Job: Please lay out everything in the listing from the line containing "Give the correct ordering of" down to the line containing "E) x1=0 y1=539", both included, as a Markdown table with the columns Row and Listing line. Give one line per row and leave out blank lines.

Provided data:
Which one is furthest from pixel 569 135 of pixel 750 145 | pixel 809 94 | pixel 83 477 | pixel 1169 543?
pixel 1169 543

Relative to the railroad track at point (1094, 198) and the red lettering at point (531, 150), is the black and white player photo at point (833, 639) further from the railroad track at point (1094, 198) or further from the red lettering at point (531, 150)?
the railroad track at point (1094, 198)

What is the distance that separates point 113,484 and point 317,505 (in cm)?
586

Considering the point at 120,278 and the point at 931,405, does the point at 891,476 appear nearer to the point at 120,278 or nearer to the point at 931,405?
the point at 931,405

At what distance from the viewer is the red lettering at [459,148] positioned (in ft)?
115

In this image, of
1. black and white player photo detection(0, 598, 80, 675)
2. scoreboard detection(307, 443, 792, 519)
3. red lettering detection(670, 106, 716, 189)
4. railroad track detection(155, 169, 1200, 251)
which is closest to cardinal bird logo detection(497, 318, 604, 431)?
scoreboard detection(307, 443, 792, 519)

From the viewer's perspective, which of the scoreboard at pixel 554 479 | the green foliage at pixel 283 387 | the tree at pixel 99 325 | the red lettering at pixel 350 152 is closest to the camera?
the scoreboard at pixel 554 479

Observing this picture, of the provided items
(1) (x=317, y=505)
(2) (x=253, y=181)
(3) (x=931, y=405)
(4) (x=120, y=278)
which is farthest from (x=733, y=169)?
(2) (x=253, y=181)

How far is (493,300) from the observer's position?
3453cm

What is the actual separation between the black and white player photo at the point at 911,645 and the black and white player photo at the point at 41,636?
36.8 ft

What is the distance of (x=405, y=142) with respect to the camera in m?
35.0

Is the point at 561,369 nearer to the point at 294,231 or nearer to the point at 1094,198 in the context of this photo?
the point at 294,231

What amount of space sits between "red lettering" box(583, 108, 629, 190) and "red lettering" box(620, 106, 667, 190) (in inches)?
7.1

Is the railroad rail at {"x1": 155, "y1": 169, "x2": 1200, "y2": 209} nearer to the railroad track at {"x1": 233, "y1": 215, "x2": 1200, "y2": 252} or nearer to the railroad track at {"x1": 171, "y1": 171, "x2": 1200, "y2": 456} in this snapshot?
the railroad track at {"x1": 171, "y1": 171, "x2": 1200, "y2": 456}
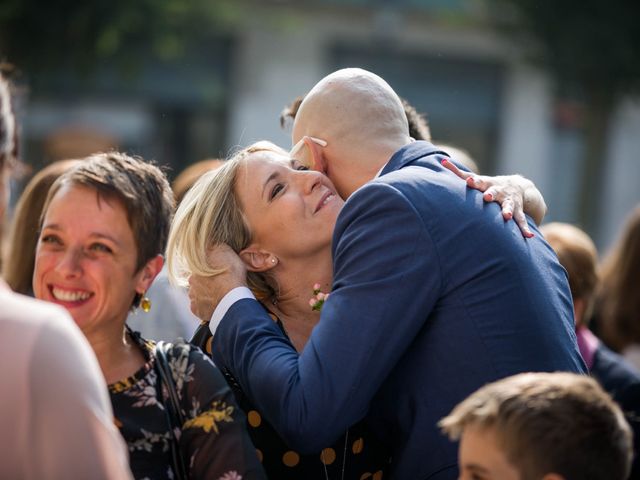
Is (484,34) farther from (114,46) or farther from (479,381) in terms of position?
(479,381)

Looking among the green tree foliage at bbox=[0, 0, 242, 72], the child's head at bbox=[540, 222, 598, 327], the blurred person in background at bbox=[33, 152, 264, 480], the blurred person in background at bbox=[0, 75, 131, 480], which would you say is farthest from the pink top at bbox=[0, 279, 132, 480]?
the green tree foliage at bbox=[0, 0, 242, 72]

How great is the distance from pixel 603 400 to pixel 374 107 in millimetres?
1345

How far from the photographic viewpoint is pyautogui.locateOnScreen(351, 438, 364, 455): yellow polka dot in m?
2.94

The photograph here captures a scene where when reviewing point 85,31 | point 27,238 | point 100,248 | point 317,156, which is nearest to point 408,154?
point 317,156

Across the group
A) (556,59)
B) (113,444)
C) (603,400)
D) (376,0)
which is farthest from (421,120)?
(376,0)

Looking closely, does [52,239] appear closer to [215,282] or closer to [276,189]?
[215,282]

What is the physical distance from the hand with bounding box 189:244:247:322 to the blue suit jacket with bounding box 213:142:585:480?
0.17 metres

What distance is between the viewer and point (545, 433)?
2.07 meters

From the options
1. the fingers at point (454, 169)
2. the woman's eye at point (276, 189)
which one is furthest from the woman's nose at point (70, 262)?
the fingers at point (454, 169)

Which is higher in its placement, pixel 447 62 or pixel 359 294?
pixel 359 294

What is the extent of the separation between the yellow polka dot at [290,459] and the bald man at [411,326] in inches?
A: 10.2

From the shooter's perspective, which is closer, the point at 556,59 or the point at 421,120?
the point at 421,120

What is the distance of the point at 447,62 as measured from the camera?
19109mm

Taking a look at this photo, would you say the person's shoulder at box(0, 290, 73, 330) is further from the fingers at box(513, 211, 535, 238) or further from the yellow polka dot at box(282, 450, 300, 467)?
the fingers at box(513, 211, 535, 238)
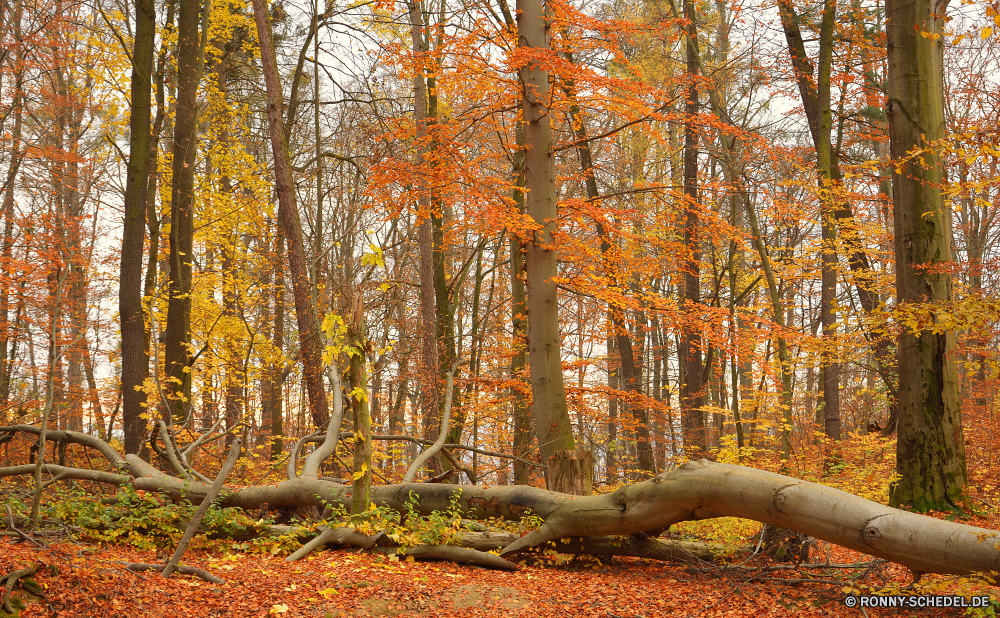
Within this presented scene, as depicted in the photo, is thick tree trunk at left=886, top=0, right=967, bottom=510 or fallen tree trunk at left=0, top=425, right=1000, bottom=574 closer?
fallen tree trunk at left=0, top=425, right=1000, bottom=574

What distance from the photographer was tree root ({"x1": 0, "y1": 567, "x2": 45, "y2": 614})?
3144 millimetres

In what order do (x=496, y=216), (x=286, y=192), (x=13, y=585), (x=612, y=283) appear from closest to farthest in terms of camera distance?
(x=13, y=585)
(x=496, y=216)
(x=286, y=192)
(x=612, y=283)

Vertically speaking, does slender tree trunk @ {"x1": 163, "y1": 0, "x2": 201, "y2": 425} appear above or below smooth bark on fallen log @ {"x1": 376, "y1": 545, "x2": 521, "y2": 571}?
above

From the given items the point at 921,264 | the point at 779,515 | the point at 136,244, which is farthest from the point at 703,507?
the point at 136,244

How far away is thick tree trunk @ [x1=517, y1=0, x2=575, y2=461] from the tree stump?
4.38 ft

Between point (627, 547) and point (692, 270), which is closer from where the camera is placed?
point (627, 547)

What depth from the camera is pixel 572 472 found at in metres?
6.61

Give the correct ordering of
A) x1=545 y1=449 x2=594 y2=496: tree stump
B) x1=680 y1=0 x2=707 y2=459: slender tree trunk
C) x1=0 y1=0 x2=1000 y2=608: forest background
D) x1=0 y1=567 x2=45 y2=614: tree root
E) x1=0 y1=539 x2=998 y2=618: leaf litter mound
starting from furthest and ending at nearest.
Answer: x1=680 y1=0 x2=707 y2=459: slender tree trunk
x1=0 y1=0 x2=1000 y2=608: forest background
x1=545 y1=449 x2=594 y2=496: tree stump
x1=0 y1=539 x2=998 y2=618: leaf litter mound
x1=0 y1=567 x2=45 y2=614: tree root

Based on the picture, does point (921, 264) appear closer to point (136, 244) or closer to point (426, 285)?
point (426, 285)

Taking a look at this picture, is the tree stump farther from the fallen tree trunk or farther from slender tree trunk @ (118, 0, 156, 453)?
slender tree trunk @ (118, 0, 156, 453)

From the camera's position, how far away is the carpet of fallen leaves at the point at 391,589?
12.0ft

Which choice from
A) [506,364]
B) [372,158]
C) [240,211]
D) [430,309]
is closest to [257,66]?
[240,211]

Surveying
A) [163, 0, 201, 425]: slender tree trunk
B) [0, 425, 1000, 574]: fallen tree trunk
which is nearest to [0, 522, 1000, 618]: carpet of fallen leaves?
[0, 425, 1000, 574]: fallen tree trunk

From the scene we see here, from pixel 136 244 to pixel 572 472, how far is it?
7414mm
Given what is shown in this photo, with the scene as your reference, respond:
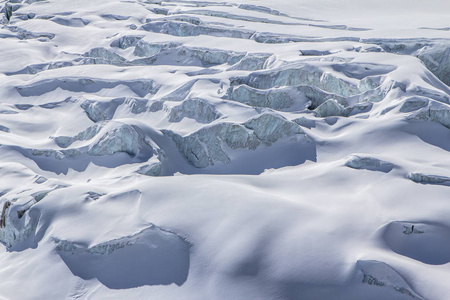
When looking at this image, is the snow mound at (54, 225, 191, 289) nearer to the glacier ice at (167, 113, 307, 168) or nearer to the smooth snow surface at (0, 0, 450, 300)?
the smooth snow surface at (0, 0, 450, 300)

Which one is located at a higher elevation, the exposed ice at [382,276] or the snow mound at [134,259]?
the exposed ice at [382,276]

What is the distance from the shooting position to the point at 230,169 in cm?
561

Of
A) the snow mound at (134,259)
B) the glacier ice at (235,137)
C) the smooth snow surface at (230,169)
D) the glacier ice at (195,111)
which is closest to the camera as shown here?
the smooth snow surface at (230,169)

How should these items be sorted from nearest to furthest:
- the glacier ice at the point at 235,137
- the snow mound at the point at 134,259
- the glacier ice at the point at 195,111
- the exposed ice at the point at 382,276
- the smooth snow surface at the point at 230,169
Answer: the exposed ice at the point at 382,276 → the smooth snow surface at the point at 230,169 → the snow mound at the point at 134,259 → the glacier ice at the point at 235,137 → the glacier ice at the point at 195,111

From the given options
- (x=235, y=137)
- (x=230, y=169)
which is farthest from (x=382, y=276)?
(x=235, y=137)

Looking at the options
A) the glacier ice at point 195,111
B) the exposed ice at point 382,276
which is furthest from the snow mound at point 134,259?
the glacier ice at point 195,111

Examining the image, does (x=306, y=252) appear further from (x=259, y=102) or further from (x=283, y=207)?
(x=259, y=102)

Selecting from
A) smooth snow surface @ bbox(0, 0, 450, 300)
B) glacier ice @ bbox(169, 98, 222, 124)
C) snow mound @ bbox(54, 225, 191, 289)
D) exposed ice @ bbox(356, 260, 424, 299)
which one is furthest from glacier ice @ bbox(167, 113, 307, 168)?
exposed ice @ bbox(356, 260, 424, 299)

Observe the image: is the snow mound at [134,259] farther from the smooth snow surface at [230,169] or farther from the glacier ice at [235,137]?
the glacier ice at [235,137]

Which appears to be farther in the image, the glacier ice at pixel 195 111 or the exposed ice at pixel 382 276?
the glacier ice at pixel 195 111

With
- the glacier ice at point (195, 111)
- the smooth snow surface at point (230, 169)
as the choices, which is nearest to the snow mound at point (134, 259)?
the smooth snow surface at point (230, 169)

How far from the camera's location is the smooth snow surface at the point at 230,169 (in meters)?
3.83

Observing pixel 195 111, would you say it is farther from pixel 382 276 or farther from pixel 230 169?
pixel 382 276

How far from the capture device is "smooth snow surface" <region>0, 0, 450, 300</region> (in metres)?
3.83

Right answer:
| Row | Listing line |
|---|---|
| 1 | Give the correct ordering of |
| 2 | A) x1=545 y1=449 x2=594 y2=496: tree stump |
| 3 | B) x1=680 y1=0 x2=707 y2=459: slender tree trunk |
| 4 | C) x1=0 y1=0 x2=1000 y2=608: forest background |
| 5 | D) x1=0 y1=567 x2=45 y2=614: tree root |
| 6 | E) x1=0 y1=539 x2=998 y2=618: leaf litter mound |